───── Textauszug

Die Bundesregierung versteht unter dem Indo-Pazifik die Gesamtheit des vom Indischen Ozean und vom Pazifik geprägten Raums, in dem strategische Projektionen konkurrieren. Der Indo-Pazifik ist keine Frage der Geografie oder klar definierter geografischer Ausdehnung.
Weitere Länder, die sich konzeptionell mit dem Indo-Pazifik auseinandergesetzt haben, sind unter anderem Japan, USA, Australien, Indien und Frankreich sowie ASEAN als Ganzes mit ihrem „ASEAN Outlook on the Indo-Pacific“. Die Mehrzahl der Konzepte verfolgt einen kooperativen Ansatz gegenüber China. So auch die Leitlinien, die Inklusivität als wichtiges Prinzip betonen.
Die Region umfasst die bevölkerungsreichen und wirtschaftsstarken Länder China, Indien und Japan. Interpretieren wir das richtig, dass ein Hauptaugenmerk auf der Stärkung der Beziehungen zu den ASEAN-Ländern liegt?
Der Indo-Pazifik ist eine für Deutschland und Europa zunehmend wichtige Region - mit großen Chancen für uns, aber auch mit großen, zum Teil globalen Herausforderungen. Politisch arbeiten wir mit vielen Staaten des indo-pazifischen Raums zu vielen unterschiedlichen Themen immer enger zusammen, nicht zuletzt im Rahmen der Allianz für den Multilateralismus, aber auch in anderen Foren wie den G20, G7, den VN und in bilateralen Formaten.
Im Indo-Pazifik liegen einige unserer wichtigsten Handelspartner, wie zum Beispiel China und Japan. Gleichzeitig ist wichtiges Ziel der Leitlinien zum Indo-Pazifik die Diversifizierung unserer Beziehungen in Asien, politisch wie auch wirtschaftlich. Wir wollen darauf achten, wirtschaftlich nicht in einseitige Abhängigkeit von einem einzigen Markt zu geraten. Gleichzeitig schließen unsere Leitlinien keine Partner aus. Vielmehr soll unser inklusiver, alle Partner im Indo-Pazifik einbeziehender Politikansatz der Verfestigung bipolarer Strukturen entgegenwirken.

──────────

[Die Aufgaben]
a – Beantworte zum Auszug über den Indo-Pazifik diese Fragen:
(i) Was ist der Indo-Pazifik laut dem Auszug nicht?
(ii) In welchen Foren außer der Allianz für den Multilateralismus wird die Zusammenarbeit genannt?
(iii) Welcher Entwicklung soll der inklusive Politikansatz entgegenwirken?
b – Schreib den Auszug über den Indo-Pazifik nach seinem letzten Satz weiter.

───── Auflistung

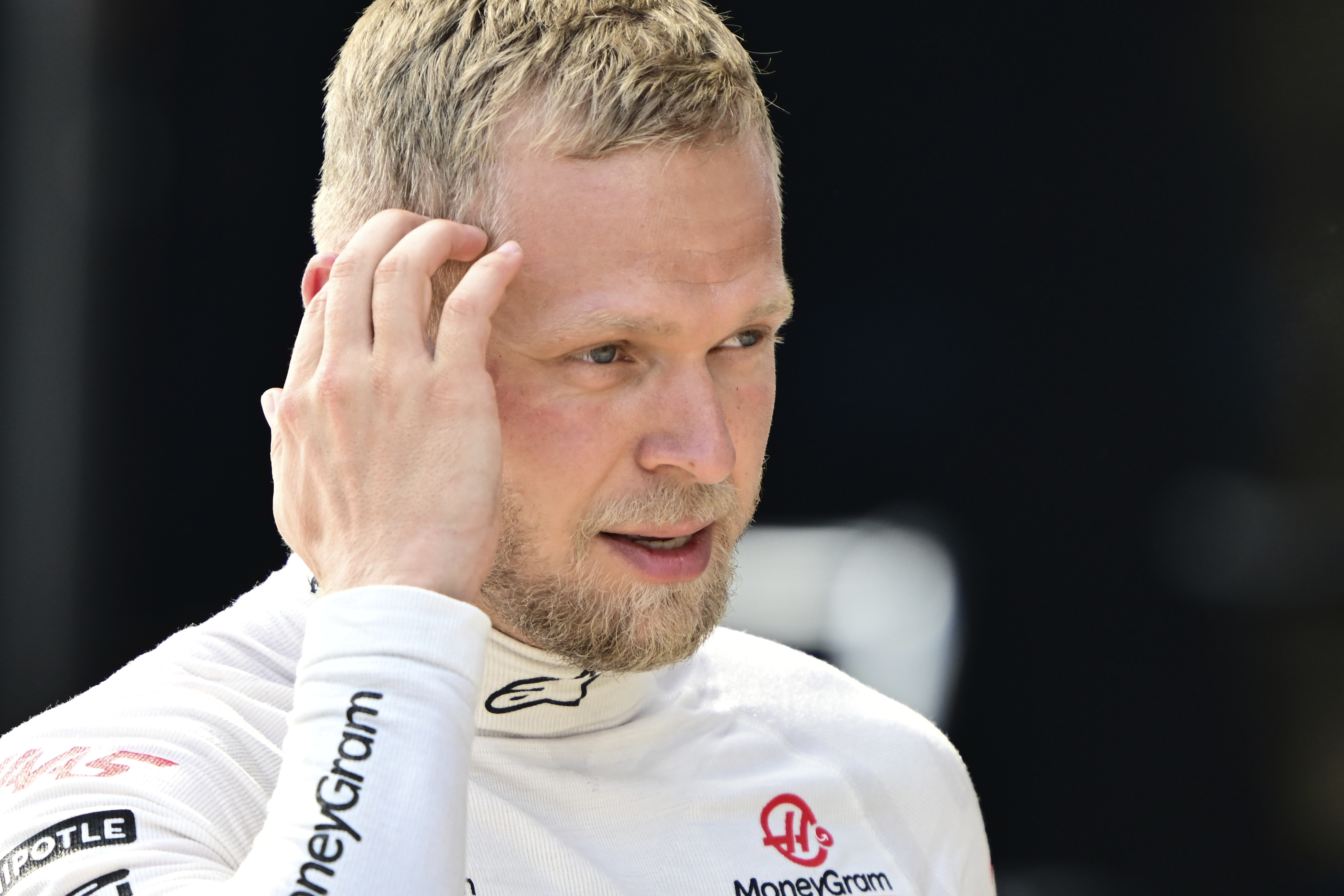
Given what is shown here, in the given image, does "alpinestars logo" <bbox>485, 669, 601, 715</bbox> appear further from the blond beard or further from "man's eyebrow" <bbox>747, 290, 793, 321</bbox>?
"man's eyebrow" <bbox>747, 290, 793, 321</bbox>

──────────
───── Auflistung

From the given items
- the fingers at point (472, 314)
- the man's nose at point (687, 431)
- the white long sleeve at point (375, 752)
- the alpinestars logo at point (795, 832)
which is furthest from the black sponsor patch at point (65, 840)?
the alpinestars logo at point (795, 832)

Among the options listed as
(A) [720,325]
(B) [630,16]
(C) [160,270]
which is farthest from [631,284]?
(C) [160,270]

──────────

[Antworten]
a –
(i) Keine Frage der Geografie oder klar definierter geografischer Ausdehnung.
(ii) In den G20, der G7, den VN und in bilateralen Formaten.
(iii) Der Verfestigung bipolarer Strukturen.

b –
Die Mitgliedstaaten der ASEAN liegen bereits rein geografisch inmitten des Indo-Pazifiks und sind zudem mit einer Bevölkerung von 560 Millionen Menschen und entsprechender Wirtschaftsstärke zwar kleiner als China und Indien, haben aber ein nicht zu vernachlässigendes Gewicht. Auch in Zukunft werden wir hier ein starkes Wirtschaftswachstum beobachten können und die Bedeutung Südostasiens für den deutschen und europäischen Handel wird weiter zunehmen.
Gleichsam ist ASEAN auch Kern der Indo-Pazifik-Strategien anderer Länder und der von ASEAN selbst 2019 vorgelegte „ASEAN Outlook on the Indo-Pacific“ betont die Zentralität ASEANs in diesem Raum. Wichtig ist uns dabei, dass wir einen fortgesetzten Austausch mit ASEAN und ihren Mitgliedstaaten führen und keine davon losgelöste Politik über ASEAN hinweg betreiben.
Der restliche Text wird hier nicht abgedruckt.